Entrepreneur & Investor.
Entrepreneur & Investor.

Hold Forever is a Flawed Framework

I often think about this (paraphrased) quote from Sam Zell:

“Every day you choose to hold an asset, you’re also choosing to buy it. Would you buy the assets you own at current prices? If the answer is no, then you should sell.”

The more experience I gain as an investor, the more this resonates with me.

I’m increasingly seeing investors claim they only buy businesses they can hold forever and claim to be permanent owners. This sounds nice on paper, but businesses worth holding forever are extremely rare.

To justify holding a business forever, three things need to be true:

  1. The business will reinvest its cash flow at a high rate of return in perpetuity
  2. The market will never offer you an irrationally high price for the business
  3. You’ll never find a better opportunity to reinvest in

Combine these three elements and you can see how difficult it would be to conclude that a business is worth holding forever at any point during your investment hold period.

It’s worth regularly assessing and comparing:

  1. Estimated rate of return from holding the business (on a go-forward basis)
  2. Estimated rate of return from selling the business, paying taxes/fees, and re-deploying net proceeds in another opportunity

Doesn’t have to be a precise calculation, just a general idea of the two over a reasonably predictable period. There will likely be periods when the difference between 1 and 2 is obvious and massive.

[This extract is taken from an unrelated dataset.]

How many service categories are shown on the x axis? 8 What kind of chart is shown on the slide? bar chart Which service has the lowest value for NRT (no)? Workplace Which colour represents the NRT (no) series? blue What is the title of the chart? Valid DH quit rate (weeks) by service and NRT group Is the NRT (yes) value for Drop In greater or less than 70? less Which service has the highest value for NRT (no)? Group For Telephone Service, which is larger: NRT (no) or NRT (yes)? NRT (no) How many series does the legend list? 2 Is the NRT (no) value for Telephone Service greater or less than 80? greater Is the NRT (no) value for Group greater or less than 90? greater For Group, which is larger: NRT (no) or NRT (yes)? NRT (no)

For example, in the 2004 Berkshire shareholder letter, even Buffett wished he would’ve sold his “Big Four” businesses during the bubble when he knew they were overvalued. This included Coke, which was down 50%+ from its peak, and led to two decades of flat returns, adjusting for inflation (1998 to 2018).

I’ll admit that knowing when to buy is a lot easier than knowing when to sell. And to make matters even more difficult, the cost and effort to sell privately held businesses are immense. That said, assets should always be considered for sale, given the points described above. Concluding any business is “hold forever” is a flawed investing framework that should be challenged.